Sin embargo, basta salir de los límites de la ciudad de Bogotá y entrar en Soacha, un municipio con un crecimiento urbano descontrolado, caminar por los barrios de la ciudad portuaria de Buenaventura o cruzar los ríos Calima o San Juan, para ver una historia diferente, la de un país aún atrapado en una guerra civil, donde la seguridad - el derecho humano básico a pasar el día sin la amenaza de la tortura, el secuestro o la muerte - sigue siendo un grave desafío.
En Soacha, un municipio anexo a Bogotá, con una población de unos 400,000 habitantes1, más de 30.000 residentes han sido registrados como desplazados. Llegan de todo el país, buscando la seguridad y los servicios de Bogotá, pero no pueden pagar el precio de un arriendo en la capital.
Una iniciativa de la comunidad. Nos reunimos con el equipo del JRS, y con una persona desplazada, un líder decisivo, que ha enseñado a un grupo de 26 mujeres a usar técnicas de agricultura orgánica para mejorar la seguridad alimentaria de las familias de su barrio. Cada familia participante cuenta con una pequeña parcela de tierra en la que planta frutas, tomates, pepinos, hierbas y otros productos básicos.
El apoyo y acompañamiento del Servicio Jesuita a Refugiados también ha permitido a las madres de la comunidad seguir cursos de asistencia sanitaria de emergencia y planes de contingencia.
Nos sentamos en la parcela de doña Katia*, un jardín rodeado de orquídeas y bonsais, hierbas aromáticas, papayuelas, menta, calabazas y otros cultivos; un espacio verde que se yuxtapone a los erosionados peñascos que se levantan frente a un valle polvoriento.
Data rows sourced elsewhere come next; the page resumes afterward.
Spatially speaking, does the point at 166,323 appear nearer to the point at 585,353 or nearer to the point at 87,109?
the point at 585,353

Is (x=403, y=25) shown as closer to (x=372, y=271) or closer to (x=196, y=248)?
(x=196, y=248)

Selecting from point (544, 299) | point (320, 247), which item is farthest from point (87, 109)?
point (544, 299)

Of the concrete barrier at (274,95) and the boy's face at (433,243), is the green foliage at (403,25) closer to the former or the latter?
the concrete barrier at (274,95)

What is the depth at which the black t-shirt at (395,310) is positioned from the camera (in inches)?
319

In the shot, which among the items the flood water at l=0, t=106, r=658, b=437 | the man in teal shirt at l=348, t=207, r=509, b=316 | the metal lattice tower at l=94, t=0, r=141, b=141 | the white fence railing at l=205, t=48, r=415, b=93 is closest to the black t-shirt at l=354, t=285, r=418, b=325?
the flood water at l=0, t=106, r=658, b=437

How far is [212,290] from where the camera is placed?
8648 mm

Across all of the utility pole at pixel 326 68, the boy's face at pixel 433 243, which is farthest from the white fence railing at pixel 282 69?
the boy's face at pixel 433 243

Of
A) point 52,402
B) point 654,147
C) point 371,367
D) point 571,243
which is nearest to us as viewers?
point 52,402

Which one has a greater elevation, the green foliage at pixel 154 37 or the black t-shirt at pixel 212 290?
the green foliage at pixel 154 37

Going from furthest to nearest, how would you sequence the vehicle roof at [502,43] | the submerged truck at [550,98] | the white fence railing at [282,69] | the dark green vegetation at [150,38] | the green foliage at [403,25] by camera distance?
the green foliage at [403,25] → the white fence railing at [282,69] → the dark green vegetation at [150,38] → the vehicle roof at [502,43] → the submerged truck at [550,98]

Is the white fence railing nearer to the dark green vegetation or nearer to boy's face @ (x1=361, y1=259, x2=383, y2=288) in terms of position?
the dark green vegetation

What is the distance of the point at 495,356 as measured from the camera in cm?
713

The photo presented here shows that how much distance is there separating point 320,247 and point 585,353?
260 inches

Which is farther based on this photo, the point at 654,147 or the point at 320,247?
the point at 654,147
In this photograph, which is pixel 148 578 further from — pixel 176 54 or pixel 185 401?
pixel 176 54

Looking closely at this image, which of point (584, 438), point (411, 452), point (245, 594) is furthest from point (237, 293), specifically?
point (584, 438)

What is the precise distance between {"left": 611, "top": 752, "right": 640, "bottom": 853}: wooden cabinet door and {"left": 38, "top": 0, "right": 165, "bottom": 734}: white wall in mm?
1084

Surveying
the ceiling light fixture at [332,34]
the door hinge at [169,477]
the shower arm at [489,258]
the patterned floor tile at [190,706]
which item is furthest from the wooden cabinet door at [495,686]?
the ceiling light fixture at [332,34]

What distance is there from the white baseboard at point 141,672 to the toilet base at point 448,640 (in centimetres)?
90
Los camiones con piedra arenisca circulan arriba y abajo por los caminos de tierra del valle. Su carga al aire libre y el polvo levantado por los neumáticos pronto nos cubre la piel con una capa de color cobrizo.
Doña Katia mira con preocupación a su hija de diez años de cuya garganta sale una tos ronca. Muchos de los niños de la comunidad tienen problemas pulmonares, que se atribuye al polvo que sale constantemente de las de 30 canteras que salpican el paisaje de Soacha.
Sólo un puñado de éstas tienen los permisos, el resto funcionan ilegalmente saqueando los recursos de la comunidad a la vez que contaminan el agua, erosionan la tierra y hacen el lugar más vulnerable a las inundaciones.
Escuchamos la historia de la participación cívica de la comunidad y de su trabajo con la alcaldía de la localidad para plantear sus preocupación por las amenazas y desapariciones atribuidas a grupos paramilitares, y por los problemas producidos por la minería ilegal.
El acceso a la atención sanitaria de calidad, una educación adecuada y los servicios para las personas desplazadas bajo un marco legal progresista en Colombia son las preocupaciones principales de la comunidad.
Presuntamente, las FARC, un grupo rebelde de izquierda, estaría todavía presente en las áreas rurales de los alrededores de Soacha, aprovechándose de la población local, exigiéndole el pago de impuestos para la guerra y tratando de reclutar a la fuerza a los jóvenes.
A medida que los grupos paramilitares ocupan más y más el paisaje urbano, el desplazamiento intraurbano se ha convertido en un problema creciente.
Shaina Aber, adjunta para temas de advocacy del director del JRS USA
*El nombre ha sido cambiado por razones de seguridad.

Según el censo de 2005. Otros informes recogidos en este viaje pondrían la población en un millón.